**ENTRIES SUPPLIED**
- - - - -

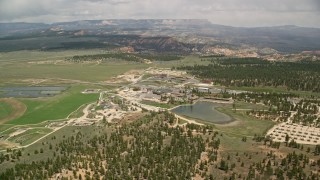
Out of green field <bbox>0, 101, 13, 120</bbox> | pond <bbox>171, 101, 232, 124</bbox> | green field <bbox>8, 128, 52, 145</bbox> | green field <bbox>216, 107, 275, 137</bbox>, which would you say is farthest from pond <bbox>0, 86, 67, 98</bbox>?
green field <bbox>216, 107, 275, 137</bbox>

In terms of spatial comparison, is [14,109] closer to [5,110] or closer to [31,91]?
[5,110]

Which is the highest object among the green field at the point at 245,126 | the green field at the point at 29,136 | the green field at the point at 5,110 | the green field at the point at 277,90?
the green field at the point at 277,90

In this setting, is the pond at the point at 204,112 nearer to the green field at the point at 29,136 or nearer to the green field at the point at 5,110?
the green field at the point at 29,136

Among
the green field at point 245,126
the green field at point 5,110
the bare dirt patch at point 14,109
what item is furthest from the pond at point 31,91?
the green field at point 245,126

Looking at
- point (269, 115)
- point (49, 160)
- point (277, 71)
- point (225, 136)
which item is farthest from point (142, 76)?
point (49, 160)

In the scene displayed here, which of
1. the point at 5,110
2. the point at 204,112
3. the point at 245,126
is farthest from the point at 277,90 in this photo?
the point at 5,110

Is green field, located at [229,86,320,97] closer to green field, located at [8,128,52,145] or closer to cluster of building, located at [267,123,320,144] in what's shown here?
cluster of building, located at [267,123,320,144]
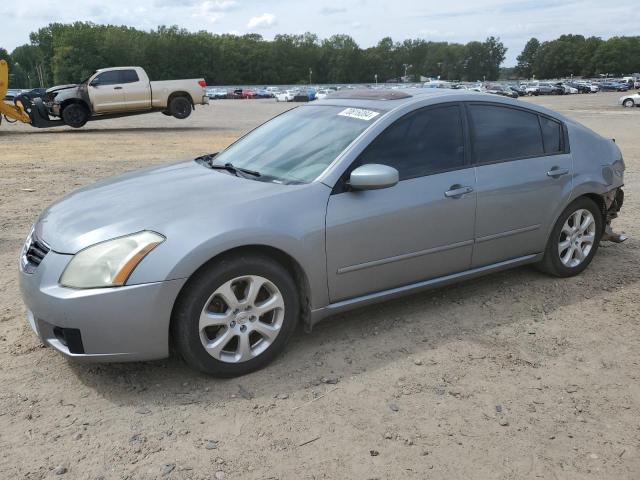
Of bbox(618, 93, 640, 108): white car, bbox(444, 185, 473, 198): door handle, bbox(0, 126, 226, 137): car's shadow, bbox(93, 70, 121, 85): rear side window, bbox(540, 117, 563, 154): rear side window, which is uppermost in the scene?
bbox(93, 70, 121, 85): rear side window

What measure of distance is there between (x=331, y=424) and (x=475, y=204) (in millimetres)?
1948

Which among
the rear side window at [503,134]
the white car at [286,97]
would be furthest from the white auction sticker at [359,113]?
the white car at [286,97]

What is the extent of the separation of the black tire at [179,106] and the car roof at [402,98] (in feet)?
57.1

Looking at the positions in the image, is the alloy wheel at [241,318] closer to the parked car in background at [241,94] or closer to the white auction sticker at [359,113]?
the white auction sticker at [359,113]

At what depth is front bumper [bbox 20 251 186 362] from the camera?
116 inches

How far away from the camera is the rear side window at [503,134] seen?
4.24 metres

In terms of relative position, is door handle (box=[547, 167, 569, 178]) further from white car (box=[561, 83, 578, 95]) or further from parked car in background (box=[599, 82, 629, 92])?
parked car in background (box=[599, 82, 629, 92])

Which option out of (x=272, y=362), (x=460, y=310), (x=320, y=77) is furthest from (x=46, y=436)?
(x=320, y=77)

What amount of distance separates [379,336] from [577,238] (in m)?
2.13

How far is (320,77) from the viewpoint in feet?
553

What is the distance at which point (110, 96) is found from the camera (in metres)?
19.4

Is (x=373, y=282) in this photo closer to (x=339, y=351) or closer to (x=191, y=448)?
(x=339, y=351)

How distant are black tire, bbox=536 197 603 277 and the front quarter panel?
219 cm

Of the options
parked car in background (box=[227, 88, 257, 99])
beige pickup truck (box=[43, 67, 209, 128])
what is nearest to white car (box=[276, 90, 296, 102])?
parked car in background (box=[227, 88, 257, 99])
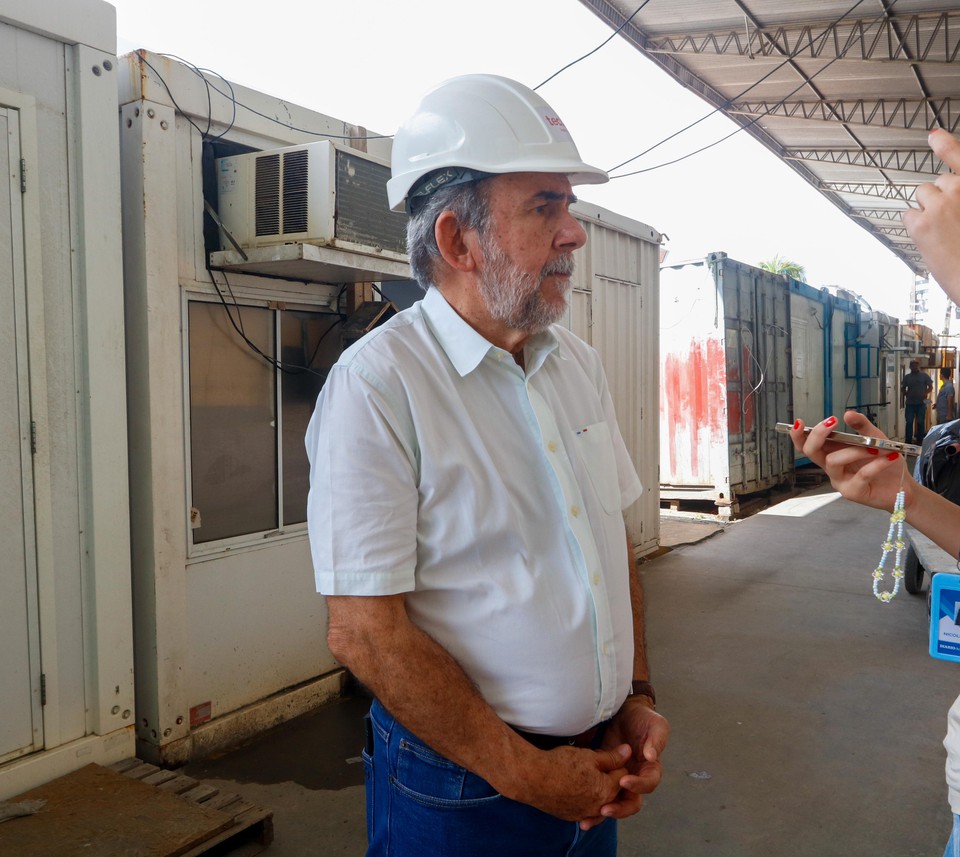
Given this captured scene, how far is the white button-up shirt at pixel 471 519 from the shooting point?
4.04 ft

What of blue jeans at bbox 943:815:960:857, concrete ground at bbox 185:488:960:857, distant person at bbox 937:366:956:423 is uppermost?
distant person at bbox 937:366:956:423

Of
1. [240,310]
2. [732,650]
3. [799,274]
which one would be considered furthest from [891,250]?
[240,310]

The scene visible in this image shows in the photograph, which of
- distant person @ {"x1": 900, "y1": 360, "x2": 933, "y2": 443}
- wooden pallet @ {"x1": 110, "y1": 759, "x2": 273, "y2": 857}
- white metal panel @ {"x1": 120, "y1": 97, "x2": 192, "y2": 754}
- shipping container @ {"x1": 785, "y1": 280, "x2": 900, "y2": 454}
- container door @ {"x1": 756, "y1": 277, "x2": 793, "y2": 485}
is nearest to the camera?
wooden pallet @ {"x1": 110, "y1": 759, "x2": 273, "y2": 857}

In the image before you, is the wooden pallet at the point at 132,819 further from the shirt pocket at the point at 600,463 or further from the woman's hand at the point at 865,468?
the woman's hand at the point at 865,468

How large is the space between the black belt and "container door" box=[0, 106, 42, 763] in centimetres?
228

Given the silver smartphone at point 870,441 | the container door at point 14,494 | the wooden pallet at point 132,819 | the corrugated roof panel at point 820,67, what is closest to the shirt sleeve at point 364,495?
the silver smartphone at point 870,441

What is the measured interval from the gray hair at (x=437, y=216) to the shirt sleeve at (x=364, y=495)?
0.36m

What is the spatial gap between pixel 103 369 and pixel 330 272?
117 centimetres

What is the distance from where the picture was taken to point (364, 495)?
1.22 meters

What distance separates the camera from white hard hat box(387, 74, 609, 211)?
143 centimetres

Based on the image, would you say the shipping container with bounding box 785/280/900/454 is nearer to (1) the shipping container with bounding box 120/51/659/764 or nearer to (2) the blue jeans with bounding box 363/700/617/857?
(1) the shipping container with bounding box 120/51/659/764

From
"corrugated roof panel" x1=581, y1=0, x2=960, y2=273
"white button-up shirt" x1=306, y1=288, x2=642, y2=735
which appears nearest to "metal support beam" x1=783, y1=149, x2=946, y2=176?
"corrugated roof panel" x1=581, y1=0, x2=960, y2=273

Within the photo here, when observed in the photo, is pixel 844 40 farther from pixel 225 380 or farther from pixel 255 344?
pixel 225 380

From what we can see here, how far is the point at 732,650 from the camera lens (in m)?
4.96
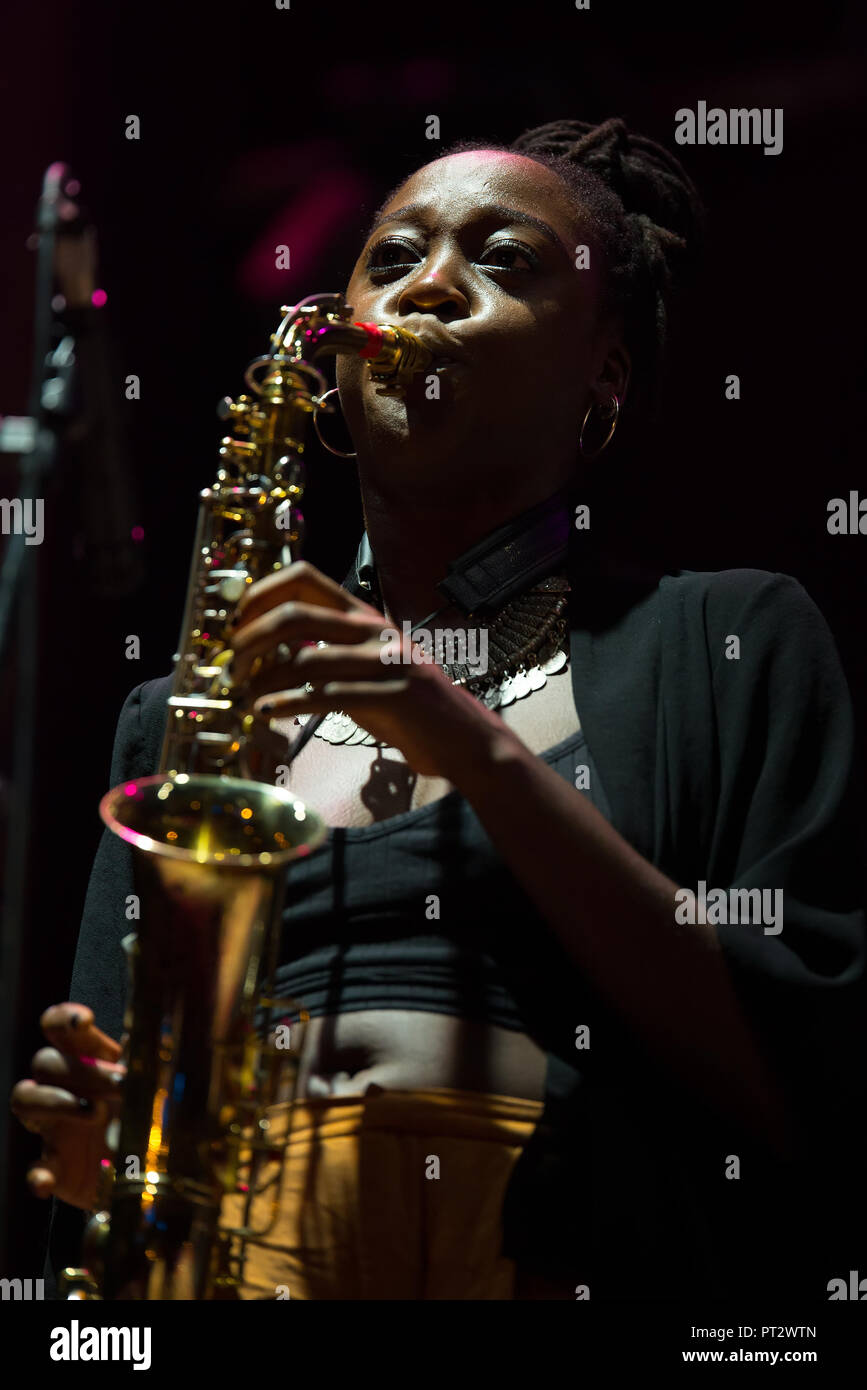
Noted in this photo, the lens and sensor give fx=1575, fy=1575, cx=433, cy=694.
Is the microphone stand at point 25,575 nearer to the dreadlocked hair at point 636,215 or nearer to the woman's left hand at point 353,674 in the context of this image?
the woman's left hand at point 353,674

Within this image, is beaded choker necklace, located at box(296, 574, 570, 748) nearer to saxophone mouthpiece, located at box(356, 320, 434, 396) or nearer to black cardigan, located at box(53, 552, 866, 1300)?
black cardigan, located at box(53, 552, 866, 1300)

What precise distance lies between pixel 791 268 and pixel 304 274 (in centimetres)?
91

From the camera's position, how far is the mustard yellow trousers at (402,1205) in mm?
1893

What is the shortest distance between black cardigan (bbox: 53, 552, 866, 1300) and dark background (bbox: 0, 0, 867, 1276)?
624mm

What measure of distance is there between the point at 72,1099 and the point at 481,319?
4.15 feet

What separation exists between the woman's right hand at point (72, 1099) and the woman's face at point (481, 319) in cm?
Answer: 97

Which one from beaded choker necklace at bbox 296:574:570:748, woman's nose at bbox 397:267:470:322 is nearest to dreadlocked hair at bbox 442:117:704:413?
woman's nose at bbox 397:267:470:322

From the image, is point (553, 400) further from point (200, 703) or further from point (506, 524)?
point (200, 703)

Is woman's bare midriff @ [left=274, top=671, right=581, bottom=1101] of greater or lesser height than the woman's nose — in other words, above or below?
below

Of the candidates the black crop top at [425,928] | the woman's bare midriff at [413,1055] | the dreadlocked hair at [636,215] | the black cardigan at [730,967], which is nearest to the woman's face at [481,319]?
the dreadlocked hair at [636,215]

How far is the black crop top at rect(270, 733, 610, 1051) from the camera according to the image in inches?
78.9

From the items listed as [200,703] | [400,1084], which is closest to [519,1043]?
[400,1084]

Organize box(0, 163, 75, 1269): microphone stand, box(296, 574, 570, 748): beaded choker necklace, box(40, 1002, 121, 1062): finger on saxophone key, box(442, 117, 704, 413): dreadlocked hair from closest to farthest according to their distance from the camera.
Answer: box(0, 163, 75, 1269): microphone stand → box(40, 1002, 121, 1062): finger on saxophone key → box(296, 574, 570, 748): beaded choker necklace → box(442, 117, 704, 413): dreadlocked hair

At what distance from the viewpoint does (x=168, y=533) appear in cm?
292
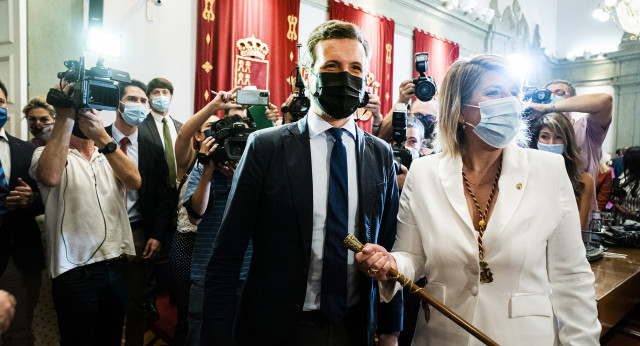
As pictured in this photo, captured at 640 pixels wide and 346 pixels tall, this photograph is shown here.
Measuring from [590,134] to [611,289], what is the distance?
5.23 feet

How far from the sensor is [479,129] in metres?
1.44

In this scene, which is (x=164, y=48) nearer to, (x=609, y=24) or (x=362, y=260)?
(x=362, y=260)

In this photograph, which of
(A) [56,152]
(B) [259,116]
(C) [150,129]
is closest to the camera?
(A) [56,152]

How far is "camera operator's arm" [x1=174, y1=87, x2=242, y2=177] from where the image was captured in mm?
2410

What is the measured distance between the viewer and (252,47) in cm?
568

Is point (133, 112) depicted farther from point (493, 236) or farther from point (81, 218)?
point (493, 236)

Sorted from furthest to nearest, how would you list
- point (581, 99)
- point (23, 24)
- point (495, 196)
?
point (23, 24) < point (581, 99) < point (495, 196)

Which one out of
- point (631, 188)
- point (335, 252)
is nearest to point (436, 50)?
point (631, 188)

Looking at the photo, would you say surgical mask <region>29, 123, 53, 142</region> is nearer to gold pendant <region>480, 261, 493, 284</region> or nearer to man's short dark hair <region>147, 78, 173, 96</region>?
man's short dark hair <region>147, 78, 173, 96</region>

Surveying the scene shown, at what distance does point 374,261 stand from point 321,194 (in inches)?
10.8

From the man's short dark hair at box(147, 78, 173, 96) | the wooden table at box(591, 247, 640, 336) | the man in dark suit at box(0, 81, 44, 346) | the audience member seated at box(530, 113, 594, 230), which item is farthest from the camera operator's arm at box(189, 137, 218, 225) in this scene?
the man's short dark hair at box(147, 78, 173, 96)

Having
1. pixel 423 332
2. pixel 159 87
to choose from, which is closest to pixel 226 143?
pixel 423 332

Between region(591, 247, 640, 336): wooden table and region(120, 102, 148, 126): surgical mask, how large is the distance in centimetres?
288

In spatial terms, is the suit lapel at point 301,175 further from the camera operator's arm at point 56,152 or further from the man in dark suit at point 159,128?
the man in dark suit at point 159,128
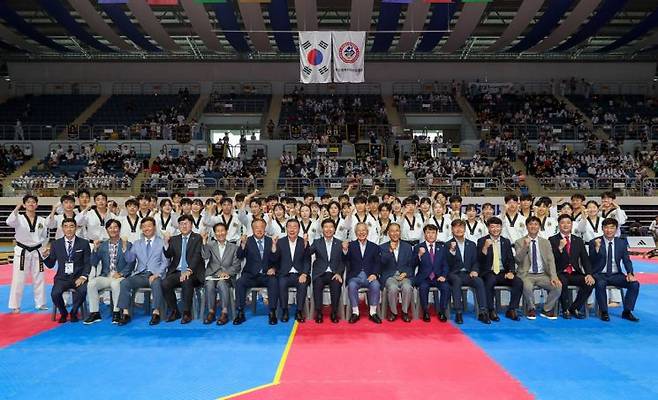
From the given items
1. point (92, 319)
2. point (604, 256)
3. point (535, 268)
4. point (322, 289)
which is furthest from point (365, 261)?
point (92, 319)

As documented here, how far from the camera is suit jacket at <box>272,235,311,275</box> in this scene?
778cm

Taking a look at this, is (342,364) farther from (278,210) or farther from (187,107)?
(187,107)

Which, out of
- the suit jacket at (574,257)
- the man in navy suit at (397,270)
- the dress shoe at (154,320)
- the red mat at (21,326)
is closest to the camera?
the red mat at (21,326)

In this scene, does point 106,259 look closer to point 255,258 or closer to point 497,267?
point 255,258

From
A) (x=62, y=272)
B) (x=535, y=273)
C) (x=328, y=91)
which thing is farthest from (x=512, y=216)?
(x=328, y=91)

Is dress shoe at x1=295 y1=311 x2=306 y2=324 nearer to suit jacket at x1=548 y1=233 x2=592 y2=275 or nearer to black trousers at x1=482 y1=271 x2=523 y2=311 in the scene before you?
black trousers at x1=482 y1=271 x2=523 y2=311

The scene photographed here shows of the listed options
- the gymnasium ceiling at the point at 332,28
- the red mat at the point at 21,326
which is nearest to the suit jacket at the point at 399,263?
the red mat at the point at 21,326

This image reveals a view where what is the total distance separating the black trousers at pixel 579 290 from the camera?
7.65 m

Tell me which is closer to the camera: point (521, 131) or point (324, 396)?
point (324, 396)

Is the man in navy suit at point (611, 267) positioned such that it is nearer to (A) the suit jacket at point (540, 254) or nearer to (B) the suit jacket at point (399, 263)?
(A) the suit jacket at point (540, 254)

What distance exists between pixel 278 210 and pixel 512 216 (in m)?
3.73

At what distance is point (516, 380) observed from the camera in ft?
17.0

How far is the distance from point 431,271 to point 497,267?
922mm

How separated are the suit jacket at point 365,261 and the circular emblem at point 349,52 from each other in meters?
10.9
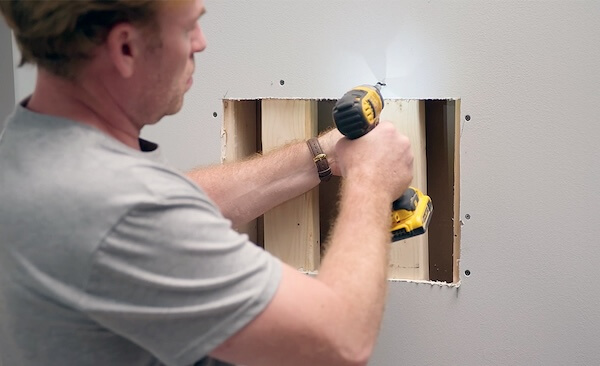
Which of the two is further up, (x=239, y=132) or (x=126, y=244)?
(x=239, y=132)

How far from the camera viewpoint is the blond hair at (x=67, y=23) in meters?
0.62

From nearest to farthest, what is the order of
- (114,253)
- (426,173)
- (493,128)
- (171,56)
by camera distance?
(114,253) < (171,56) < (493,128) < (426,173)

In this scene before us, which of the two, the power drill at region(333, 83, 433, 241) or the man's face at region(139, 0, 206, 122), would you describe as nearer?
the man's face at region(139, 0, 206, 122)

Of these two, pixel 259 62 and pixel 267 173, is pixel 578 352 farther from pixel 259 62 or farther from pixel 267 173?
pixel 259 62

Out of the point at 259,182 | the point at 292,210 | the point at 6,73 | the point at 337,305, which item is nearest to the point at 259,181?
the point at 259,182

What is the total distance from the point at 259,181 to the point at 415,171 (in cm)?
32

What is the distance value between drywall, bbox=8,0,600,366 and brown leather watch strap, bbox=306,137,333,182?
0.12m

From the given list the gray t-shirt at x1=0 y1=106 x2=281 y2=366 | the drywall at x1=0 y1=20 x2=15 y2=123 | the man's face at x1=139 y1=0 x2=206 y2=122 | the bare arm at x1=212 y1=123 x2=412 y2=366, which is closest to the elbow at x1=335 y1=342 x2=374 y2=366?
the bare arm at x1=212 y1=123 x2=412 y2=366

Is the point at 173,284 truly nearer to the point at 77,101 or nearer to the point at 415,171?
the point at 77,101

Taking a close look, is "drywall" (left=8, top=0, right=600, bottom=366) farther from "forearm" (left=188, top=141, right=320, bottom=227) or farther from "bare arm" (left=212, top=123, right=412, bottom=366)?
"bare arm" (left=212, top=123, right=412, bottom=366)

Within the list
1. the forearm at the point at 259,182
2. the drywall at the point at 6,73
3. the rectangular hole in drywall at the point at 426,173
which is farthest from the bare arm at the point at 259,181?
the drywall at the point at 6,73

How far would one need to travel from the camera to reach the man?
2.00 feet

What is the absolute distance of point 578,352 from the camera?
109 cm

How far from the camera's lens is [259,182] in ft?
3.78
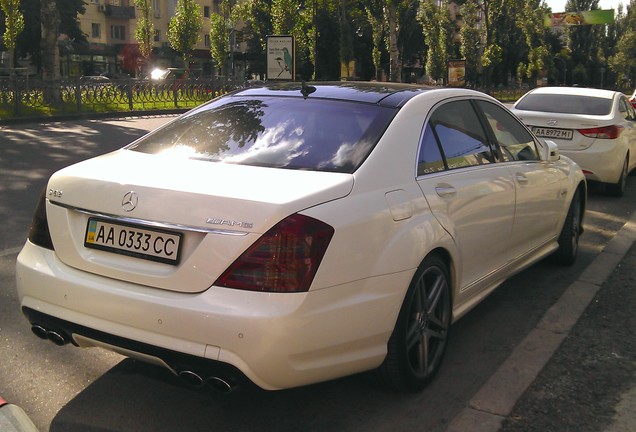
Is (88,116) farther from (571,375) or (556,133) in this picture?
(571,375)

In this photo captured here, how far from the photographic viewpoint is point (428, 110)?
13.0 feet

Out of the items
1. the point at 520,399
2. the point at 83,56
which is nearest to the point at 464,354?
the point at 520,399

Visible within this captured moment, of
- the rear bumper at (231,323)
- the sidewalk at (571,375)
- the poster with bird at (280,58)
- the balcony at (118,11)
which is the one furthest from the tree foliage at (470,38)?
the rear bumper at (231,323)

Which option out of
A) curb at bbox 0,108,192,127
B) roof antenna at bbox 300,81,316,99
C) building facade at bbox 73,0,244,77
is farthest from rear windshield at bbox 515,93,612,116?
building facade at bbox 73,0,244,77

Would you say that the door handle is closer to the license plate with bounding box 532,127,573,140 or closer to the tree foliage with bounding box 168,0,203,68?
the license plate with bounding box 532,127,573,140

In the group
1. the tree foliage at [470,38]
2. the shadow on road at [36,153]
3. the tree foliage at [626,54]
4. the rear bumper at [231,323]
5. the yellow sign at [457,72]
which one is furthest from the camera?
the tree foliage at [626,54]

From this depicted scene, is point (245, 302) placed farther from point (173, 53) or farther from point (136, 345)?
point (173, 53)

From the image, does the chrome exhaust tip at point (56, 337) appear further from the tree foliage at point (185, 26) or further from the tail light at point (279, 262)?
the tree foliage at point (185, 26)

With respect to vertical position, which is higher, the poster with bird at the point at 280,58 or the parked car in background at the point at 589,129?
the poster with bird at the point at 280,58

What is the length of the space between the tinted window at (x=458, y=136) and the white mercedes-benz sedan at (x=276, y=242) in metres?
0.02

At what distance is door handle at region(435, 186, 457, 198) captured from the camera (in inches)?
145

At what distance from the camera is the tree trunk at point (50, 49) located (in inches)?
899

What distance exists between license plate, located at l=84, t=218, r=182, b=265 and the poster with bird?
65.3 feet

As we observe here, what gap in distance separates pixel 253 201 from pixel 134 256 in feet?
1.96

- - - - -

**YOUR OBJECTIVE**
Copy the rows word for word, from the line containing "In the group" through the final line of the rows, including both.

**TASK RESULT**
In the group
1. the tree foliage at [470,38]
2. the shadow on road at [36,153]
3. the tree foliage at [626,54]
4. the rear bumper at [231,323]
5. the yellow sign at [457,72]
which one is furthest from the camera?
the tree foliage at [626,54]

From this depicted scene, is point (245, 302) placed farther from point (173, 53) or farther from point (136, 345)?
point (173, 53)

From the image, does the chrome exhaust tip at point (56, 337) appear further from the tree foliage at point (185, 26) or further from the tail light at point (279, 262)?
the tree foliage at point (185, 26)

With respect to vertical position, which is higher, the poster with bird at the point at 280,58 or the parked car in background at the point at 589,129?
the poster with bird at the point at 280,58

What is the length of the space between the tinted window at (x=458, y=136) and the white mercedes-benz sedan at (x=276, y=242) in metres?
0.02

At what distance is door handle at region(435, 186, 457, 198) captured from the camera (in inches)?
145

At what distance from the camera is the tree trunk at point (50, 49) located (in inches)?
899

What distance exists between license plate, located at l=84, t=218, r=182, b=265 and the poster with bird?
65.3 feet

As we observe here, what gap in distance separates pixel 253 201 from pixel 134 256 in feet?
1.96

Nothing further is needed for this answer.